◆ **DOCUMENT EXTRACT**
<<<<
Tuesday, February 28, 2012

Excela’s Heart Catheterization Lab Recognized for Excellence


Cardiac catheters are the primary tool of interventional cardiac care. They are used to diagnose heart or blood vessel problems. Injected into an artery in your arm or leg, catheters are then guided to the heart, where they can measure blood pressure, or by injecting a special dye, indicate any blockages. When a blockage is identified, the catheter can also be used to repair the situation.


Those procedures includes: Balloon angioplasty - where a small "balloon" is inserted and inflated to widen a blocked or narrowed blood vessel, Vascular stenting: during an angioplasty, a small wire mesh tube (stent) is placed within a blood vessel to help it remain open, Thrombectomy: A means of removing a blood clot from a blocked artery and Atherectomy, where a catheter with a special drill grinds away hardened, fatty material (plaque) that causes artery blockage.

Excela Health‘s heart catheterization lab becomes the first in Pennsylvania and one of five in the nation to receive a catheterization accreditation from the Accreditation for Cardiovascular Excellence (ACE). The guidelines are used to assure that patients are receiving effective, quality health care. The accreditation comes less than a year after an internal review found 192 patients who may have unnecessarily been treated with tiny wire mesh tubes in heart vessels.
>>>>
◆ **INFORMATION SUPPLIED**
<<<<
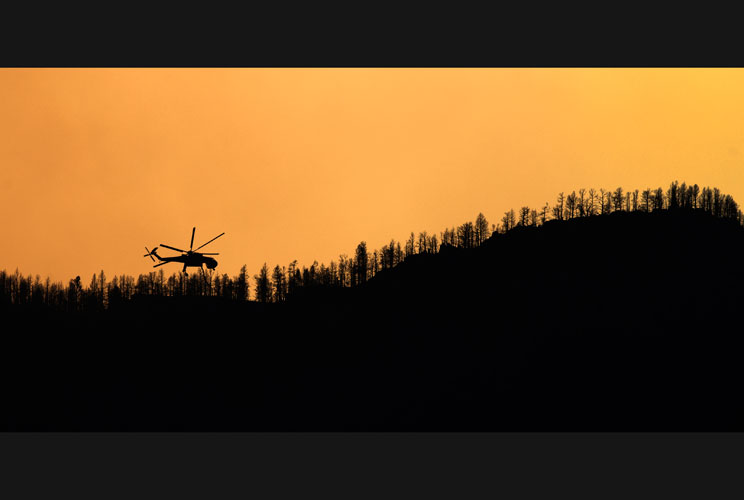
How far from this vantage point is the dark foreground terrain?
348 feet

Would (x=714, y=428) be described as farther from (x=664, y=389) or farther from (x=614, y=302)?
(x=614, y=302)

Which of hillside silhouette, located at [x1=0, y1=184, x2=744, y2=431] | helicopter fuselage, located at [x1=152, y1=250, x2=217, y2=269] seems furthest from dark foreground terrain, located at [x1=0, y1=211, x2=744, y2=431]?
helicopter fuselage, located at [x1=152, y1=250, x2=217, y2=269]

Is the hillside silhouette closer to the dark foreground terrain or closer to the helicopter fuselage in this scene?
the dark foreground terrain

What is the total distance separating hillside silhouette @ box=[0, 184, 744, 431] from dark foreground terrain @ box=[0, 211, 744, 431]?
27 centimetres

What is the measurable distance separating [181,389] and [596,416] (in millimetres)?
52114

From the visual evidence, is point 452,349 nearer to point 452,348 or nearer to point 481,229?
point 452,348

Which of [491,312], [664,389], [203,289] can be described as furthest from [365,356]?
[203,289]

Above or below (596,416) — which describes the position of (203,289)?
above

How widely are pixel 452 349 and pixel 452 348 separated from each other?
271 millimetres

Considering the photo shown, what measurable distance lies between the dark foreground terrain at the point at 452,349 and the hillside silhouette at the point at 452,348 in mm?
270

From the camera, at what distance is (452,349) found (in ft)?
379

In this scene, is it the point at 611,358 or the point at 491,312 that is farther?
the point at 491,312

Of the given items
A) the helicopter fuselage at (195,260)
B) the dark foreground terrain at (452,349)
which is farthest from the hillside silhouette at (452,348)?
the helicopter fuselage at (195,260)

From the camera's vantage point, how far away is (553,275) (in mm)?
129625
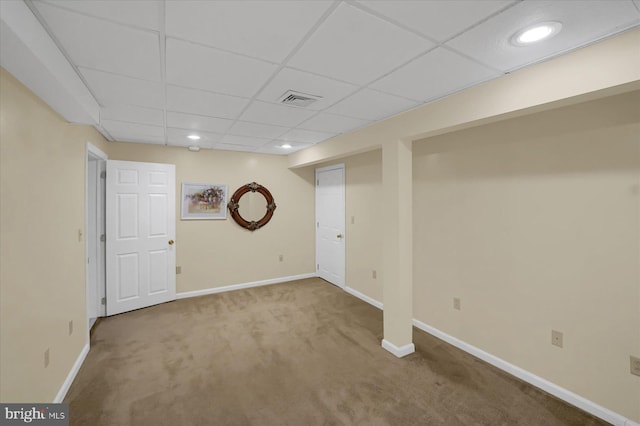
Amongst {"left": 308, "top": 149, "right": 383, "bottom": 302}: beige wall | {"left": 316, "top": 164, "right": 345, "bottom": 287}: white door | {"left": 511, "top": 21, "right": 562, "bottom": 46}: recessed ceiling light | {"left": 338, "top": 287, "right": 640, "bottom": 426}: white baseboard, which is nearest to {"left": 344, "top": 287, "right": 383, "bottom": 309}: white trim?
{"left": 308, "top": 149, "right": 383, "bottom": 302}: beige wall

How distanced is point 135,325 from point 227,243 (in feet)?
5.56

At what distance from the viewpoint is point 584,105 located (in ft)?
6.49

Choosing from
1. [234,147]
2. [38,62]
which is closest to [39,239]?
[38,62]

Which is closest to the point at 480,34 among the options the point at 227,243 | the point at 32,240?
the point at 32,240

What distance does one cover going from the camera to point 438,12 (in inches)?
49.0

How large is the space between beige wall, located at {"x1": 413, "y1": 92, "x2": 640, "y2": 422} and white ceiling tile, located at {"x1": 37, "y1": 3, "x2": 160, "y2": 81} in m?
2.70

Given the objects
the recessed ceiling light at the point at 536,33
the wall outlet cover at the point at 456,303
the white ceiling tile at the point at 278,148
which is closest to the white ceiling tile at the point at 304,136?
the white ceiling tile at the point at 278,148

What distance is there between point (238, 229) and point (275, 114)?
2.61 meters

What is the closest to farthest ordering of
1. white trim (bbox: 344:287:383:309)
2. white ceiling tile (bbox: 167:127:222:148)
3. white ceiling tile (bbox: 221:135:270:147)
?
1. white ceiling tile (bbox: 167:127:222:148)
2. white ceiling tile (bbox: 221:135:270:147)
3. white trim (bbox: 344:287:383:309)

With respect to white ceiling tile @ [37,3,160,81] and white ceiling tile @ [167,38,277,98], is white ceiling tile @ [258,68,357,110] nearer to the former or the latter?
white ceiling tile @ [167,38,277,98]

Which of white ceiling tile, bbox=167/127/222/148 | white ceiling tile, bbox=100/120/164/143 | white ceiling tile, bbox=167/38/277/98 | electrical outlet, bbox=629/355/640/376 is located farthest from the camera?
white ceiling tile, bbox=167/127/222/148

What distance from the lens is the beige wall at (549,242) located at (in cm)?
184

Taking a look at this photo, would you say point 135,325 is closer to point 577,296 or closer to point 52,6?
point 52,6

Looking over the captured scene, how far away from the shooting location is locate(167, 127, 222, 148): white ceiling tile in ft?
11.1
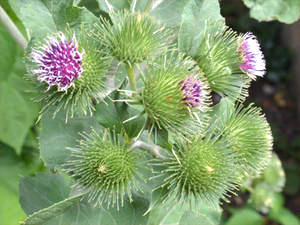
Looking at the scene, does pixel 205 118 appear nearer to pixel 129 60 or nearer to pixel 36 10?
pixel 129 60

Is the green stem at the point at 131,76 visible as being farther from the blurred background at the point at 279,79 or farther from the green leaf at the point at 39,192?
the blurred background at the point at 279,79

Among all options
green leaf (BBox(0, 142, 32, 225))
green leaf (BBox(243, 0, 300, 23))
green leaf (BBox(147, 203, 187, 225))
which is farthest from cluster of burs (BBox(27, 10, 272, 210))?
green leaf (BBox(0, 142, 32, 225))

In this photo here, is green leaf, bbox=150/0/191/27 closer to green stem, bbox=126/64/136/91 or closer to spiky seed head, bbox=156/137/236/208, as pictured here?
green stem, bbox=126/64/136/91

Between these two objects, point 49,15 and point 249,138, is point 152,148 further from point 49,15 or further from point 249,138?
point 49,15

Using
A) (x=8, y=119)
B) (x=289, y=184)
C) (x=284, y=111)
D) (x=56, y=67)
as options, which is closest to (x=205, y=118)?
(x=56, y=67)

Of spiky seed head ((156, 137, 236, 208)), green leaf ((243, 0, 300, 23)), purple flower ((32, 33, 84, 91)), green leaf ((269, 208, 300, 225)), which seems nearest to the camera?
purple flower ((32, 33, 84, 91))

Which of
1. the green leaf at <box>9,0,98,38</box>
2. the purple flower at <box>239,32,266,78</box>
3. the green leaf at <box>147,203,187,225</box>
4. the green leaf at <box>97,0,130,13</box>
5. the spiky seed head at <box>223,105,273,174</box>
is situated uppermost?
the green leaf at <box>9,0,98,38</box>

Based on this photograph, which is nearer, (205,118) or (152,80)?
(152,80)

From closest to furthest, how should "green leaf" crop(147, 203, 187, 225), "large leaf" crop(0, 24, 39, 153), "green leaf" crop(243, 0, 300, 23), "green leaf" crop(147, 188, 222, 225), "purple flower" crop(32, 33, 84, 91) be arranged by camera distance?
1. "purple flower" crop(32, 33, 84, 91)
2. "green leaf" crop(147, 188, 222, 225)
3. "green leaf" crop(147, 203, 187, 225)
4. "green leaf" crop(243, 0, 300, 23)
5. "large leaf" crop(0, 24, 39, 153)

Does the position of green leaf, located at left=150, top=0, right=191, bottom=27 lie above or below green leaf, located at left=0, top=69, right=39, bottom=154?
above
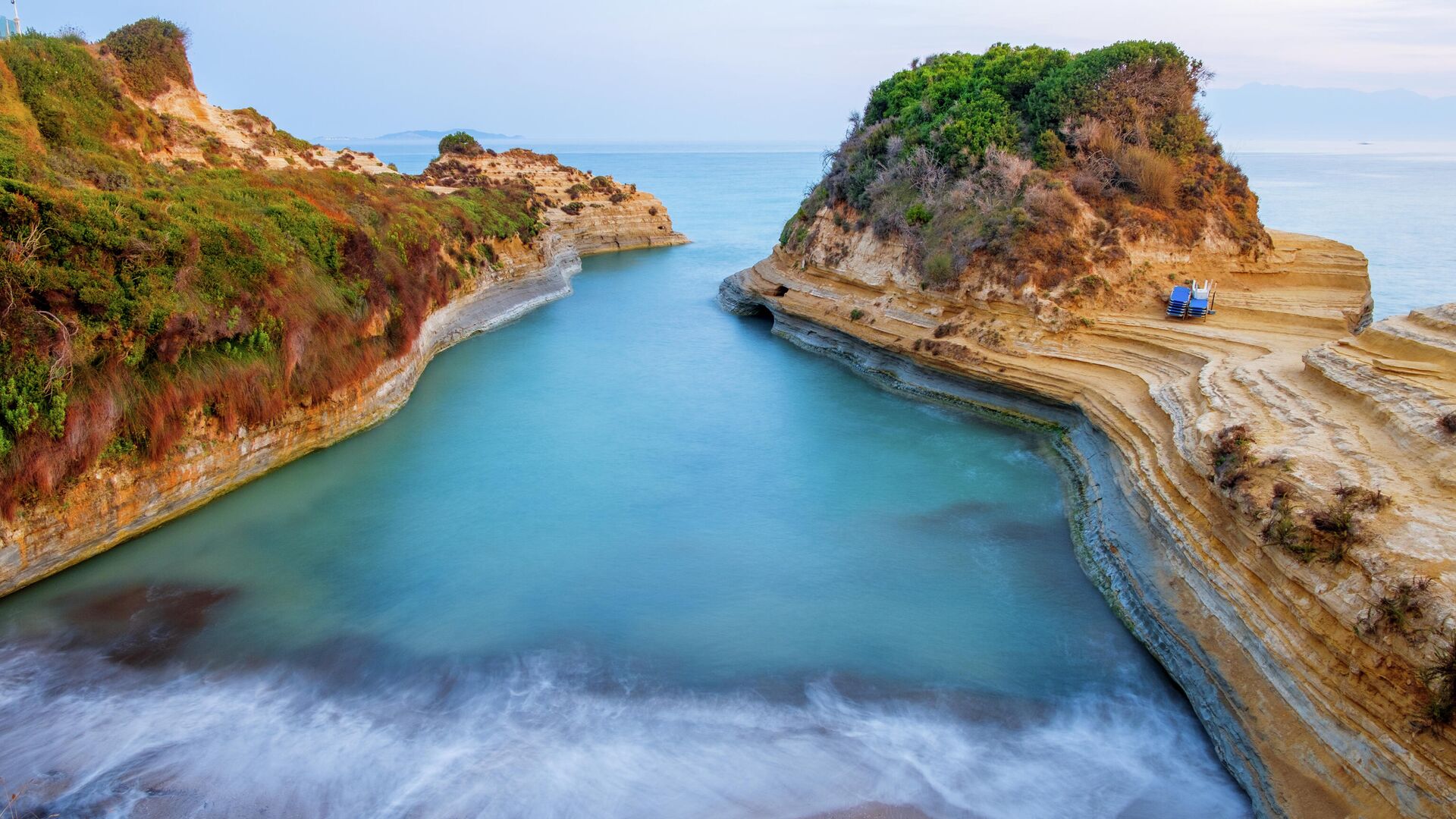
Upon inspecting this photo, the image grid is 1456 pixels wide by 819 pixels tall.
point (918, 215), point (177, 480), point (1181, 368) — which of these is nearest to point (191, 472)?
point (177, 480)

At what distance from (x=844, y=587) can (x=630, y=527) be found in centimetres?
379

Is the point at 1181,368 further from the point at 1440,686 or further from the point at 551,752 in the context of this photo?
the point at 551,752

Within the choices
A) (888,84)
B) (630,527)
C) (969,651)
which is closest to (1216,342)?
(969,651)

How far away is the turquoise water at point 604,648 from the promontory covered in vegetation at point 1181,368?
1024mm

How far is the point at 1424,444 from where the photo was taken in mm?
9141

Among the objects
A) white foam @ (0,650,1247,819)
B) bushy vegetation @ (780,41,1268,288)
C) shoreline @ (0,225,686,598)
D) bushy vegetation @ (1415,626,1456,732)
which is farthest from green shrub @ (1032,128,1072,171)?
shoreline @ (0,225,686,598)

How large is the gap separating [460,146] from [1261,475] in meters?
48.4

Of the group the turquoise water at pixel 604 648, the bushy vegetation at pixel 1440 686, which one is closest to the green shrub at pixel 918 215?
the turquoise water at pixel 604 648

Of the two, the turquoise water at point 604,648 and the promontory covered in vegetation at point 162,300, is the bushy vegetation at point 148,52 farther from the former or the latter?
the turquoise water at point 604,648

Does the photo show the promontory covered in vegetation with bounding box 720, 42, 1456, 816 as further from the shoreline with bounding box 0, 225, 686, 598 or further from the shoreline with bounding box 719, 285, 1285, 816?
the shoreline with bounding box 0, 225, 686, 598

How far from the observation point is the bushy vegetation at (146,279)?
10.6 metres

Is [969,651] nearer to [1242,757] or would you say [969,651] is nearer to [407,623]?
[1242,757]

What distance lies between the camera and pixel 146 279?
1212 centimetres

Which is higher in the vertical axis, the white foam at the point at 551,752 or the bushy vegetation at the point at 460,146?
>>>>
Continue the article about the Excela heart catheterization lab's accreditation, starting after its final sentence.

◆ **ANSWER SPACE**
Seventy five of those patients filed lawsuits against the hospital. Chief Medical Officer Jerome Granato said they've turned the negative experience into a positive. "The problems that we had could have really damaged an institution, but we used those problems as a way really to rally our organization, to focus on who we were and to have our actions speak louder than our words," said Granato.

Excela voluntarily sought ACE cardiac accreditation which shows their uncompromising commitment to provide quality care to its patients.

Excela has also has taken the opportunity to hire 11 new Cardiologists, bringing the total of Cardiologists on staff to 16 professionals.

“We took this opportunity to really restructure the cath lab from the ground up, with our aims being not just to meet these requirements, but this was an opportunity to exceed these requirements and try to set really a new standard in terms of patient safety," said Dr. Howard P. Grill, medical director of Excela's Cardiac Catheterization Lab.